Successive rounds of interrupted talks, as well as the hunger strike and sit-in protest at the mine, continued until 31 January when an agreement was finally signed. It was decided that wages at Budryk for 2008 will increase by 10% which represents an average increase of PLN 490 (€144) for each worker. In addition, Budryk’s miners would receive a PLN 2,200 (€645) equalisation payment for the preceding year. It was also decided to convene, as of early February, a working team charged with bringing wages at Budryk up to the level of those paid to employees at JSW by 2010, one year earlier than initially planned.
Consequences of strike
Determining any of the parties to the 46-day dispute as a clear winner would be a difficult task. The results of the protest actions can be summarised as follows. First, in terms of economic consequences, the management of JSW estimates the losses attributable to the strike at PLN 70 million (€20.5) and considers that half of this amount could theoretically be recouped by the end of 2008. However, the losses may increase by PLN 5 million (€1.47) due to claims of 15 cooperating companies of Budryk which also reported financial losses as a result of the production standstill.
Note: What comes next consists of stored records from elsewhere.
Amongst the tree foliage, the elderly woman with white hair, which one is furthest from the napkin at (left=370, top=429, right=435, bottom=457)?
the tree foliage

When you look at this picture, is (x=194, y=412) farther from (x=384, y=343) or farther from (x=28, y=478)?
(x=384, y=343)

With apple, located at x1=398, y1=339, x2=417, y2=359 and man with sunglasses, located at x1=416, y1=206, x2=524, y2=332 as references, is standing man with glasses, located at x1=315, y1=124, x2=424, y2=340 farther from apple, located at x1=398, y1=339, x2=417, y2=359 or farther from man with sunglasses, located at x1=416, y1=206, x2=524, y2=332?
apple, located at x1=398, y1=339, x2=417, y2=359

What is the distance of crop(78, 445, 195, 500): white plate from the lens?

Secondly, individual employees will be affected as a result of the protest – those who took part in the strike and those who refused to get involved. The former did not receive any pay for January 2008, while the latter will have their pay reduced by PLN 2,400 (€704) due to the colliery’s standstill.
Finally, JSW’s management has already commenced disciplinary proceedings against the protest’s organisers. The company argues that the illegal actions of the individuals concerned entitle it to take such steps, even if the agreement initiating the industrial action stipulates that no disciplinary measures under the Polish Labour Code will be taken until the strike’s legality – or otherwise – has been ruled on by the courts. The management takes the position that this wording of the agreement does not rule out civil claims or prosecution under criminal law, and it has built a number of legal cases on these premises; for instance, against individuals who allegedly committed acts of violence during the protests or brought alcoholic beverages onto the company’s premises. Consequently, seven of the strike’s organisers are now facing dismissal on disciplinary grounds.
In the end, the lengthy protest at Budryk involved the mine’s workers, as well as other persons whose interest in the mine and its fate is less direct, such as the miners’ wives or the wife of the Polish president who met with them. On the other hand, the Minister of the Economy, Waldemar Pawlak, refused to get involved. Apart from its direct consequences – namely, financial losses for the Budryk mine, its cooperating companies and its employees – the dispute also triggered once again the debate about the role of trade unions in Poland. Whether or not this debate will bring tangible effects remains to be seen – for example, an amendment of the legislation governing the operation of trade unions, as called for by the head of the regional branch of the Independent and Self-Governing Trade Union Solidarity (Niezależny Samorządny Związek Zawodowy Solidarność, NSZZ). Nonetheless, a pessimistic scenario for future developments at Budryk can not be ruled out. The fact that the company began a disciplinary dismissal procedure for some employees who were involved in the recent strike has led the four trade union leaders to go on standby for further protest actions. One can only hope that Budryk will not suffer a reprise of the recent events.